In einer Komposition dieser Größe ist eine der Hauptaufgaben, ausreichende Vielfalt der Erfindung und des Ausdrucks zu realisieren und gleichzeitig einen durchgehenden Spannungsbogen über die gesamte Struktur hinweg zu wahren. Dies bedeutet, dass man eine größere Heterogenität in Technik und Idiom riskieren muss als in einem kleineren abstrakten Werk, während man im großen Zusammenhang die rhythmische und harmonische Verklammerung eisern im Griff halten muss.

 

Handlungszeit

Was die chronologische Zeit betrifft, so bewohnt diese Oper ein seltsames hybrides Territorium – sowohl das 21. Jahrhundert als auch das Mittelalter. Was das gemeinsame Zeitempfinden der Protagonisten auf der Bühne betrifft, so „hören“ diese sich gegenseitig die meiste Zeit nicht und scheinen in getrennten Welten zu leben – daher der häufige Einsatz von gegensätzlichen Tonhöhen und Metren. Momente gelingender Kommunikation – insbesondere die Liebesszene am Ende des ersten Teils – sind selten. Und da die drei Hauptfiguren im weiteren Verlauf der Geschichte auch ihre eigenen Rollen erzählen, sind wir, so glaube ich, weit entfernt von dem Zeitgefühl, das man mit einer mehr naturalistischen Oper verbindet.

 

Orchesterbesetzung

In meiner Instrumentierung werden einige stärker besetzte Instrumentengruppen (vier Klarinetten, vier Trompeten und vier Schlagzeuger) durch leicht reduzierte Streicher (8.6.6.6.4) ausgeglichen. Und dann gibt es noch die beiden zusätzlichen Akteure – eine Bassgambe und eine Glasharmonika, beides Instrumente, die mir besonders am Herzen liegen und die für besondere Momente in der Oper reserviert sind.
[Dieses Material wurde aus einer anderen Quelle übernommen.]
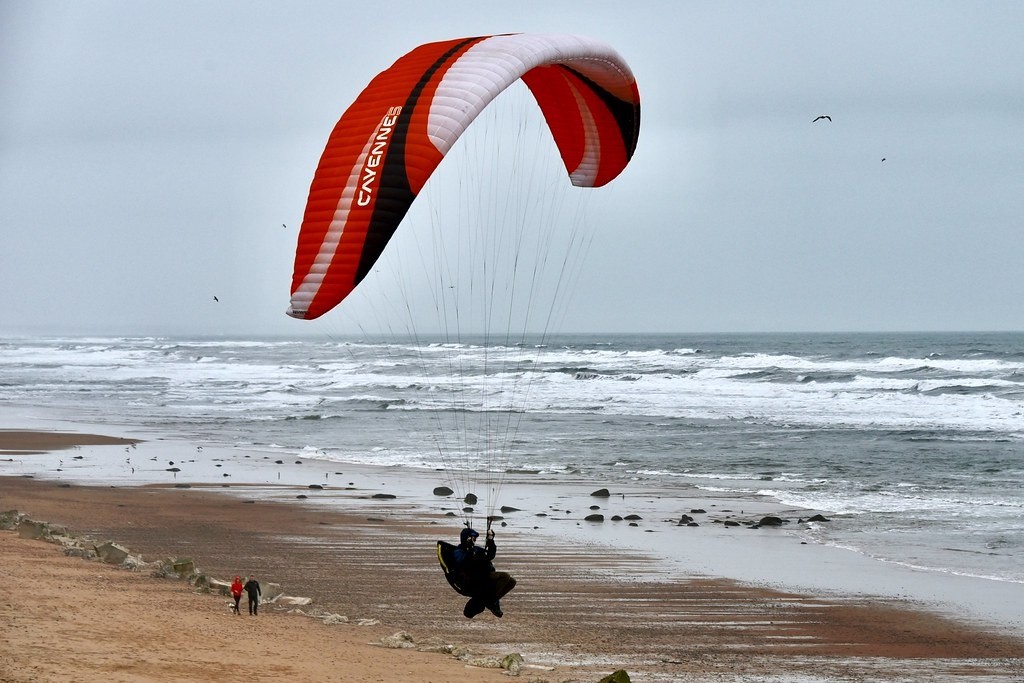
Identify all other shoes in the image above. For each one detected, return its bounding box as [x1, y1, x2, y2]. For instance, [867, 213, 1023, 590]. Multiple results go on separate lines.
[254, 612, 257, 616]
[464, 601, 475, 619]
[487, 601, 503, 618]
[250, 613, 252, 615]
[238, 611, 241, 615]
[233, 610, 236, 614]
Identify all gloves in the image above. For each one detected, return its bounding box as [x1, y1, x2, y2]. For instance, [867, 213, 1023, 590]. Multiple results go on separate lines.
[487, 529, 495, 539]
[467, 536, 476, 547]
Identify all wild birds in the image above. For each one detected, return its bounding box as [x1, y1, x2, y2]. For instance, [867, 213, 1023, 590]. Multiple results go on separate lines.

Für mich ist der Klang der Gambe nicht „fern“ – sie ist einfach eine wunderbare klangliche Ressource, hoch resonant und überaus reich an Obertönen. Ich habe versucht, diese Eigenschaften hervorzuheben, indem ich den Klang der Gambe mit einem Geflecht aus gedämpften Blechbläsern „umhüllt“ habe, die alle fortissimo spielen und doch pianissimo klingen, wobei das kräftige Spielen ihren Klang zum Flirren bringt ...

Ich habe die Glasharmonika als harmonische Ressource benutzt, um komplexe Akkorde zu spielen (wofür sie eigentlich nicht ausgelegt ist). Die Spannung zwischen Fingern und Glas erzeugt eine einzigartig instabile und zerbrechliche Klangfülle, fast elektronisch – wenn auch sensibler und unvorhersehbarer.

 

Stimmbehandlung

Obwohl die Gesangsstimmen stets Vorrang haben – und daher der instrumentale Hintergrund oft diskret gehalten ist – wollte ich eine sehr breite Palette orchestraler Farben aufzeigen, auch um die Welt des mittelalterlichen Illustrators heraufzubeschwören.

Große Intervalle sind die Ausnahme, aber sie werden sowohl in ruhigen als auch in erregten Situationen eingesetzt. Die üblichen disjunkten Intervalle – kleine Septime und kleine None – der postseriellen Musik sind für mich in den letzten Jahrzehnten in der zeitgenössischen Musik viel zu omnipräsent geblieben, und so setze ich sie sparsam ein. Die noch größeren Intervalle – von großer Dezime und reiner Duodezime – werden in der Gesangsstimme häufiger verwendet, insbesondere für Agnès. Es gibt ein fast willkürliches Element, das einen großen Einfluss auf den Gebrauch der Stimmlagen hatte, und das sind die Vokale meiner Muttersprache.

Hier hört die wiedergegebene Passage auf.